Now, I realize I don’t know anything about cows other than that they’re great with a slightly tangy but not too sweet, full-bodied red sauce after having been cooked over an open pit flame, but I wasn’t sure it was possible for 11 head of cattle to simply disappear. And this woman, poor thing, was absolutely bananas about them. She was in tears about her cows.
And it wasn’t just because we were talking about roughly $15,000. It was because her cows were gone. You know…like my dogs are gone…or my child got snatched. Her cows were GONE and what in the hell was the Sheriff’s Office, the State Police, the FBI, the ATF, ICE, and Homeland Security prepared to do about that?
She was CRAZED about it. Tears and drama and hyperventilation. I thought I was going to have to call an ambulance to give her some tranquilizer or something.
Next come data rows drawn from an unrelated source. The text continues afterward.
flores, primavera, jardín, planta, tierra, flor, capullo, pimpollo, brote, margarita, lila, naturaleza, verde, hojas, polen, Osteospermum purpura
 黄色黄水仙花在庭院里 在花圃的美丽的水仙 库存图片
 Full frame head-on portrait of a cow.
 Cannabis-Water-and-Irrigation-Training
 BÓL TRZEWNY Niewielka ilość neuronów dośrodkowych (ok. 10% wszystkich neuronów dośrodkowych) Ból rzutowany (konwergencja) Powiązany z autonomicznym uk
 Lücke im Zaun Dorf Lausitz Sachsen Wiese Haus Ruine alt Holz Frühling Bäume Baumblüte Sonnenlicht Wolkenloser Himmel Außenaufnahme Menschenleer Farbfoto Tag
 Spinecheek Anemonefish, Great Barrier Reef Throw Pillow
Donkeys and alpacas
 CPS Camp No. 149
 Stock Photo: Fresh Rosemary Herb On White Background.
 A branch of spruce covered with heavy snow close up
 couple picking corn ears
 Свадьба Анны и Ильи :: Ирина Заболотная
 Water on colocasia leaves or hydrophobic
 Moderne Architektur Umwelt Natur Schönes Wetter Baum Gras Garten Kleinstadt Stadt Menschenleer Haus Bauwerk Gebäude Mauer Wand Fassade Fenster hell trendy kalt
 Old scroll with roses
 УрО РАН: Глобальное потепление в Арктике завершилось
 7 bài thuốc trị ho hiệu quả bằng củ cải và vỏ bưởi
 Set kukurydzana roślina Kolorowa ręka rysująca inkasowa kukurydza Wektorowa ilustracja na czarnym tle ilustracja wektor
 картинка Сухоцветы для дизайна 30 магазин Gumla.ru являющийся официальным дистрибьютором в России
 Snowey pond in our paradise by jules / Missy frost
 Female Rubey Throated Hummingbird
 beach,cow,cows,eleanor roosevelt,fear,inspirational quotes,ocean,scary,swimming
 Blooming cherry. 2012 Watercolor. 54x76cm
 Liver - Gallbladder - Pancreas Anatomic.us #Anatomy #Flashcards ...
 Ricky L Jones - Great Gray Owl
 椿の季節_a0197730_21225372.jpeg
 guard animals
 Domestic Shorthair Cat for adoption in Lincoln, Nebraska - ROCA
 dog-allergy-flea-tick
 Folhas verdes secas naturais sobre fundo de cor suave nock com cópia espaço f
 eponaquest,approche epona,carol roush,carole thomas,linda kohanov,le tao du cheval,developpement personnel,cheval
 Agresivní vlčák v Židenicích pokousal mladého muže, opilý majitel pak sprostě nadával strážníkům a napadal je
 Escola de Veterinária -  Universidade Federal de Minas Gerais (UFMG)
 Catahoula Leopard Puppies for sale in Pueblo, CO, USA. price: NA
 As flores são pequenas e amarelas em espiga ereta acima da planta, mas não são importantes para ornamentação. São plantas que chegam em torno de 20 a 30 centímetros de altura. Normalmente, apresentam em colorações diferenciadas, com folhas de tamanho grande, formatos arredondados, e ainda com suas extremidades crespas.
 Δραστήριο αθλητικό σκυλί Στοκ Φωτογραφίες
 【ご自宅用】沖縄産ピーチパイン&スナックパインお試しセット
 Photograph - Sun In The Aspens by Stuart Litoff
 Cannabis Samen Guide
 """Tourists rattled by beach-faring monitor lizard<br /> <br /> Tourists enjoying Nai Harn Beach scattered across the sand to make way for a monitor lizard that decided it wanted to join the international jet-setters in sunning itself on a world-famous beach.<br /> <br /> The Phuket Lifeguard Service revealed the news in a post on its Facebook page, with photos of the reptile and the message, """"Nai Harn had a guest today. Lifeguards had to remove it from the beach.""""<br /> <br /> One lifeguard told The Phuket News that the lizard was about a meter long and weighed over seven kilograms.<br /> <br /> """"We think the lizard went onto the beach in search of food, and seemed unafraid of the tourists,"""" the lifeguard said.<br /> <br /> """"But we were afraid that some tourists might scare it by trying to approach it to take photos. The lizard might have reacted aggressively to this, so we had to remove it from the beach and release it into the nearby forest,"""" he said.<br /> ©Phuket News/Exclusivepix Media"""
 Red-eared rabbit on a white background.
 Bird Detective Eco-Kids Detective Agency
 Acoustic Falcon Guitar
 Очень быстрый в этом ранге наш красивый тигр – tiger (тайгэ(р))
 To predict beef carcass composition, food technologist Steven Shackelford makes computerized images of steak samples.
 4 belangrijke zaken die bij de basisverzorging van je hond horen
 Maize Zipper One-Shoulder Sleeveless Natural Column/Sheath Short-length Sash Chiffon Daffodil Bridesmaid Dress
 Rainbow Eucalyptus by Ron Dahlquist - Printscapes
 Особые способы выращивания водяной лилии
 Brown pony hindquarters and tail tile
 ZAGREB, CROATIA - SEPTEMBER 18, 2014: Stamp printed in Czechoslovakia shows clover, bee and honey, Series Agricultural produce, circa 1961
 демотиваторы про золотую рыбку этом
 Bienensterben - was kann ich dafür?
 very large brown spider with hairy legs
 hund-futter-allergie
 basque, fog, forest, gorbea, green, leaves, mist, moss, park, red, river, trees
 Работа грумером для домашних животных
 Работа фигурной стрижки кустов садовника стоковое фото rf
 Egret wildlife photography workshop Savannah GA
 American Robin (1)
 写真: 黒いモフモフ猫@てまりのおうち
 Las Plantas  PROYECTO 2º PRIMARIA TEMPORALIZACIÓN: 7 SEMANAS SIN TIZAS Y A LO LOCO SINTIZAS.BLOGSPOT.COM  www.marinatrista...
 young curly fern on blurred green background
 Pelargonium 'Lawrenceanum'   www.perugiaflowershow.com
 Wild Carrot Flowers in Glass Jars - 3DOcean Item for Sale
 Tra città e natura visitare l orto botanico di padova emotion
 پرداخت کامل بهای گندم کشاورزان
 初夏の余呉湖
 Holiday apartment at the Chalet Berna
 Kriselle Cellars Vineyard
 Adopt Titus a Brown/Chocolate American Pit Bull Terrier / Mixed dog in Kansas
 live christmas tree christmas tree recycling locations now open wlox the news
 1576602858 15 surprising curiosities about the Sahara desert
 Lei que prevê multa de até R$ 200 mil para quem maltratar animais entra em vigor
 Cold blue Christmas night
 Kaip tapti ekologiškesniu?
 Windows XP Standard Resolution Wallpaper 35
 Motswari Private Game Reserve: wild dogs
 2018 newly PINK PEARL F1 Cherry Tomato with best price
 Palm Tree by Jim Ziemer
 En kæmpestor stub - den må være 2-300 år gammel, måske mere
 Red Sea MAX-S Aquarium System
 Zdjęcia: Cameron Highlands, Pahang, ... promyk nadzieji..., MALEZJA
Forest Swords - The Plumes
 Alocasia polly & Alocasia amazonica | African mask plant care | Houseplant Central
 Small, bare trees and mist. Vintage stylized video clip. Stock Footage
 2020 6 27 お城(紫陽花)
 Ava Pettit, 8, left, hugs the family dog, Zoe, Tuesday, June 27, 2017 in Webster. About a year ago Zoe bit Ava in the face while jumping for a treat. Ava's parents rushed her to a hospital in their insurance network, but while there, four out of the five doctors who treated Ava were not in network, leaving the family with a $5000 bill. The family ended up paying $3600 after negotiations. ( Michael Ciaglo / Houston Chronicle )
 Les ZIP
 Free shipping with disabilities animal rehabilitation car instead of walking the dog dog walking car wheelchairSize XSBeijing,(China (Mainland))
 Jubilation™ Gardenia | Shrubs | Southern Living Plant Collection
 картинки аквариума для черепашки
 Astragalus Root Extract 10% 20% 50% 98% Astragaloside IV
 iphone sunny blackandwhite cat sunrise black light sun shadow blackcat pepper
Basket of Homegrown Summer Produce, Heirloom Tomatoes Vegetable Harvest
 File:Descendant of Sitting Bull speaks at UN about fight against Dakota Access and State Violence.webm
“You have to find them,” she said.
“I’ll do my best.”
At her demand, my best was going to include walking – slowly and with a crime scene kit – the entire fence line. All the way around her fifteen or twenty acres or whatever it was. I, on the other hand, offered to drive it and see what was what.
“How can you see trace evidence from your car?”
Apparently she didn’t want me, she wanted Gil Grissom. Grissom would catch them (because I was obviously an idiot and not up to the task) and she would cheerfully hang them herself at the courthouse square.
She actually used some language that I’d never heard, some colorful variations on curse words that made ME blush…and you know that’s going some.
I felt for her but at the same time, there was part of me, terrible though it is to say, that assumed the deputies at the office had set up a camera somewhere and were watching all this via monitor and laughing their asses off.
Then, as I’m really unsure what to do next, her son comes strolling over from next door.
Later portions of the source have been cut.